November 2021 – Cocoa's

ARM64 CPU Compilation Test – Season 1

Takeaways: (1) M1 Max is powerful, deserves its price and outperforms some more expensive ARM64 servers. (2) The Always Free tier available on Oracle cloud can provide ARM64 servers with decent performance.

Just a quick compilation test amongst Apple M1 Max, AWS c6g.2xlarge, c6g.metal and Oracle Ampere (VM.Standard.A1.Flex).

Hardware-wise, I'm using a MacBook Pro 14-inch with M1 Max (10 cores, 8 performance cores + 2 efficiency cores). The build is done in ARM64 docker with the arm64v8:ubuntu image. The docker engine can use 8 cores and 14 GB of RAM. It's worth noting that allocating 8 cores to the docker engine does not guarantee they are all performance cores. The core schedule is handled by macOS and there is no core pinning in recent macOS.

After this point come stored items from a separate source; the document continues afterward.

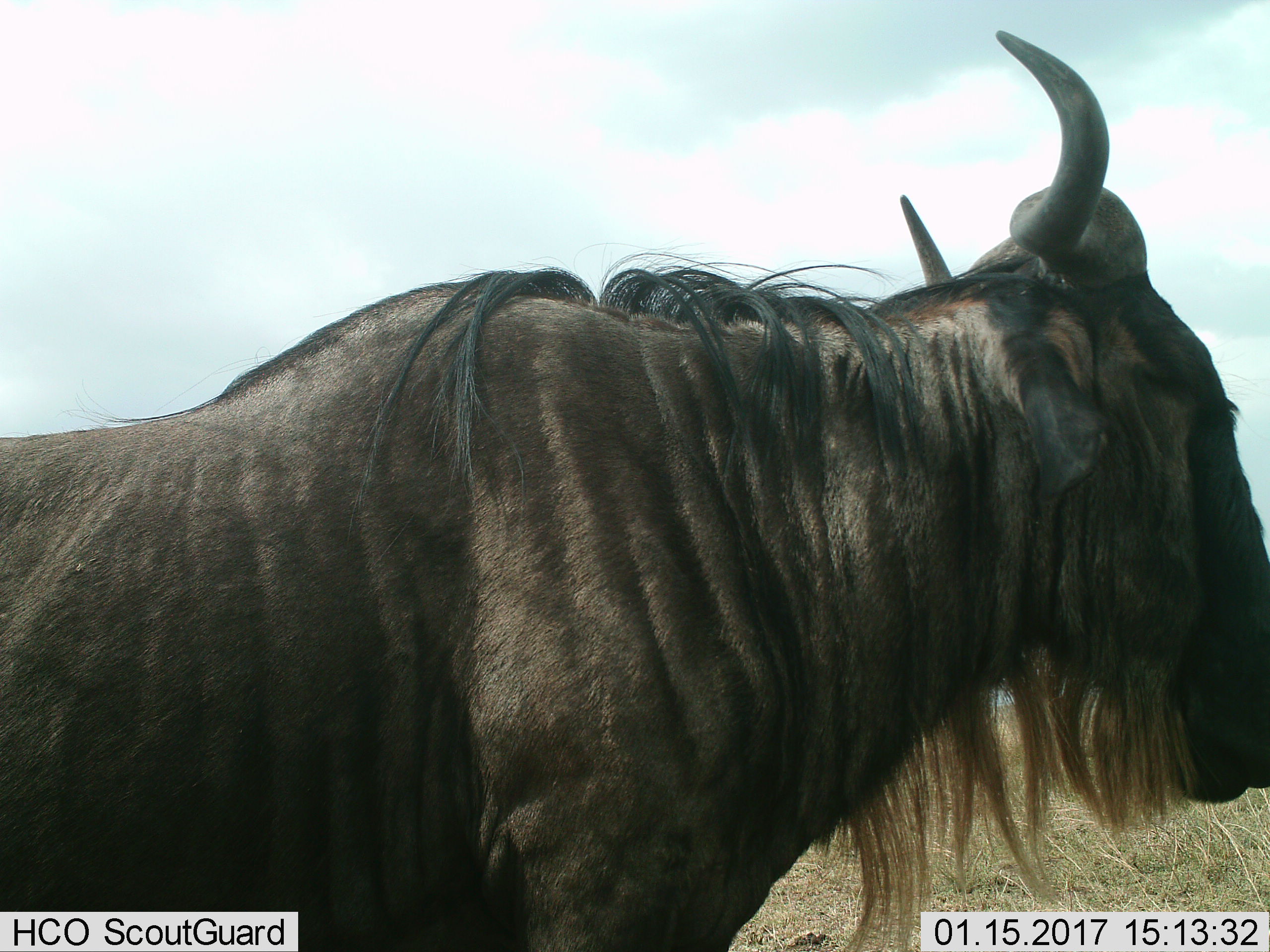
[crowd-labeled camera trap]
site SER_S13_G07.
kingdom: Animalia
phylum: Chordata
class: Mammalia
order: Artiodactyla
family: Bovidae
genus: Connochaetes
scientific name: Connochaetes taurinus taurinus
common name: blue wildebeest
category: wildebeestblue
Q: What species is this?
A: Wildebeestblue (blue wildebeest) (Connochaetes taurinus taurinus).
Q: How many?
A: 1.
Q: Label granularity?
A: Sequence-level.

The hardware configuration on AWS c6g.2xlarge is just the stock one, which is 8 cores and 16 GB of RAM. The system image on the c6g.2xlarge machine is also ubuntu 20.04.

As for the Oracle Ampere (VM.Standard.A1.Flex), I tested three configurations:

4 CPUs, 24 GB of RAM
8 CPUs, 48 GB of RAM
16 CPUs, 96 GB of RAM

The first configuration is eligible for the Oracle Always Free Tier while the second configuration is meant to match the cores count with M1 Max and AWS c6g.2xlarge. The last one is the topped out spec (by default, but can increase the quota by upgrading to a paid account). The OS image used on these configurations is ubuntu 20.04 as well (image build is 2021.10.15-0).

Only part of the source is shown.